My brother thinks hes cool when he just SMELLS
I went to my girlfriends house one day in Alabama when I met her brother he said well I guess thereβs no more you stuck in the dryer
I hat win my Brother date other people
Just kidding π΅π΅π΅π΅
i will remember my brothers last words: if you cant put a fork in a toaster how about a spoon
a boy named jimmy was riding to hell to save his brothers and sister that is the last plase he pist there came a cross the devil part 1
when your parents ask you to take out the trash you nock out your brother putting him in a closet and when your parent ask where he is you say i took him out like you said
Ok so my brother mad this here it is
Knock knock. Who's there? Chicken. Chicken who? Chicken garbage!
Ok I know it makes no sense but he made it when he was like 3.
Question-Why does my teenage brother wear a cape to bed? Answer- because he cant sleep in his race car bed...
My mom is the FBI My dad is the FBI my sister is the FBI my brother is the FBI and do you know what i am?
Divorced
What do my little brother and a vagina have in common?
They both ooze blood π©Έ when punched
There was an Indian riding in the desert when he saw a little blond-haired white girl up ahead. He heard her crying. So he went up to her and climbed down from his horse and asked her "Hey whatβs going on ? Why you cry ? Where are your parents ? What happened ?". The girl said under a crying sad voice "The bandidos came, killed my father, my brothers then my mother and raped my sister." The Indian just laughed, untied and dropped his breech cloth then said βGuess this isnβt your day is itβ
Bully : shut up and give me your money otherwise I will tell everyone that you are still a virgin Boy : haha I am not a virgin anymore Bully : haha nice joke Boy : if you don't believe then ask your sister or brother Bully : hah I don't have any sibling Boy : will just wait for 9 months then u will know
My brother called me short and ugly so i called him an ambulance.
Your forehead is so big, Megamind thought you were his brother.

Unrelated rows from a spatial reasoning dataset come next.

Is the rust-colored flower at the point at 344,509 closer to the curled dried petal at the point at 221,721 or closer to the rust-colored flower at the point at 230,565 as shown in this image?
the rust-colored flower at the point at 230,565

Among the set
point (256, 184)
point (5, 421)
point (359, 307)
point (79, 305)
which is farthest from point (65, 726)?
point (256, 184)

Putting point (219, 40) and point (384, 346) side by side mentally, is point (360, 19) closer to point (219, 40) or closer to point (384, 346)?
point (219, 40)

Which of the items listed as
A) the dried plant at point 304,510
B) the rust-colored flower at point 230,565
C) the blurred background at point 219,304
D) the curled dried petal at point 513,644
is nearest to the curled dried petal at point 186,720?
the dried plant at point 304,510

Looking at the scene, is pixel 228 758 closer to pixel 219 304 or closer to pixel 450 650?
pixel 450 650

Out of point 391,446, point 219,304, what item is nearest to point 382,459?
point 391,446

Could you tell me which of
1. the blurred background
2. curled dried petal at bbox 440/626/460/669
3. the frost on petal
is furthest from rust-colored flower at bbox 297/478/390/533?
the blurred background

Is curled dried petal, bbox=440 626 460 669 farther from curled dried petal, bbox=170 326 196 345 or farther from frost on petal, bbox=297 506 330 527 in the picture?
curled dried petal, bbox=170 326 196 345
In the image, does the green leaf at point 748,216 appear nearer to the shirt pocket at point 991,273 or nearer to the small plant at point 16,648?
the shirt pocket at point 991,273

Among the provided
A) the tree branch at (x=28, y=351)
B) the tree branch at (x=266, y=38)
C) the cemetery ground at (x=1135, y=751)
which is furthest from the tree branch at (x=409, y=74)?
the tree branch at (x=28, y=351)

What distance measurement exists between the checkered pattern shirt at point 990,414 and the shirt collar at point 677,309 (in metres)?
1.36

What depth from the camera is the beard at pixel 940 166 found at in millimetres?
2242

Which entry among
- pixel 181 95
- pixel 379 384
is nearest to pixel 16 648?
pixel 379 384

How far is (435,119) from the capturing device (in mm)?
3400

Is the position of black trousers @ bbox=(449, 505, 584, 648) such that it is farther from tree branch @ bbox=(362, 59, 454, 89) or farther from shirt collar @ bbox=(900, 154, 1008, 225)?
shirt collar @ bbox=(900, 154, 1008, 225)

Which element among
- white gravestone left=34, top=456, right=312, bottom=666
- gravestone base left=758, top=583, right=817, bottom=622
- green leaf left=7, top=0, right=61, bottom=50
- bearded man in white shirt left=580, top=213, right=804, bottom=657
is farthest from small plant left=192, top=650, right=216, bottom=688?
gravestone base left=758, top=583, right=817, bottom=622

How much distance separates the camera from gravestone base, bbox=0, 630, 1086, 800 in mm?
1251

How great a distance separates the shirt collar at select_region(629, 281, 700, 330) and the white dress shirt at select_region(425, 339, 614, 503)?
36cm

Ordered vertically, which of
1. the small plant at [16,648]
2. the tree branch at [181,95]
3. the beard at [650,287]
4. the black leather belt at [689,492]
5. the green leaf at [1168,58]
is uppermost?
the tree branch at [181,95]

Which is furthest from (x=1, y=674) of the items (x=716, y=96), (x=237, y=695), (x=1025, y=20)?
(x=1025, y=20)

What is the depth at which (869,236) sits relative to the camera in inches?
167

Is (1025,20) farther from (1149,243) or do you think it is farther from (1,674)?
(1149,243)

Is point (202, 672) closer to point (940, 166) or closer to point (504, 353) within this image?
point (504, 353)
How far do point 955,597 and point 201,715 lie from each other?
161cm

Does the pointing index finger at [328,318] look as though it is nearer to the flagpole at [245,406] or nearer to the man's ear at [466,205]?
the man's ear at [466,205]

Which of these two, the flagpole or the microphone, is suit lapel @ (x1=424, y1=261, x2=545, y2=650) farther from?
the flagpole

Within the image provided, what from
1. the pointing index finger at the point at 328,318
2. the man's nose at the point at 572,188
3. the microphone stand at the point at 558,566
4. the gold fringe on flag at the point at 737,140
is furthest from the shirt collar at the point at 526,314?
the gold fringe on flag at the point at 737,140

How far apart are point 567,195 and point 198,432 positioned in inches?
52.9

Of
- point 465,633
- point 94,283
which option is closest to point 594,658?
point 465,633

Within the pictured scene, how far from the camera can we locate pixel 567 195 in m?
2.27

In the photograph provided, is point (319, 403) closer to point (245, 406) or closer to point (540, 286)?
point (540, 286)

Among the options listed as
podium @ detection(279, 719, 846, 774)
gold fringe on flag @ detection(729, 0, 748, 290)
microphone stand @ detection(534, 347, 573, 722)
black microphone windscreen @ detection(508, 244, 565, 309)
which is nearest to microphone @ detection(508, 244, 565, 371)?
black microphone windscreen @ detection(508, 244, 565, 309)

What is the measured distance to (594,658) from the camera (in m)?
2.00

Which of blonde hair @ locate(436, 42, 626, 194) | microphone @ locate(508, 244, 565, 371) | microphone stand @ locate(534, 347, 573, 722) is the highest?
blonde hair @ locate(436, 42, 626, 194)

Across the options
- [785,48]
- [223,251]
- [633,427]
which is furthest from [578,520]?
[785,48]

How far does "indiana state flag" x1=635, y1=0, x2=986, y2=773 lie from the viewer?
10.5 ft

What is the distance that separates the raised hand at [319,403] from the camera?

My brother caught Covid last month.
First I knew about it was when he speed-dialled me at 3am and gasped, "I can't breathe, I can't breathe!"
I just told him straight: "Bro... you really need to work on your George Floyd jokes."
Papyrus:HUMAN,WHY ARE YOU SAD? Me:I'm just BONELY. Sans:Good one kiddo.
Two brothers play on the street, one of them finds a condom on the ground. Not knowing what it is they go to their mum and asks what it is that they found. Mum gets mad and yells to throw that away immediately. Guys go back to the yard surprised why their mum got mad for just latex. One of them says: why did mum got so angry, the other: i have no idea thankfully we did not tell her that we've eaten the yogurt inside.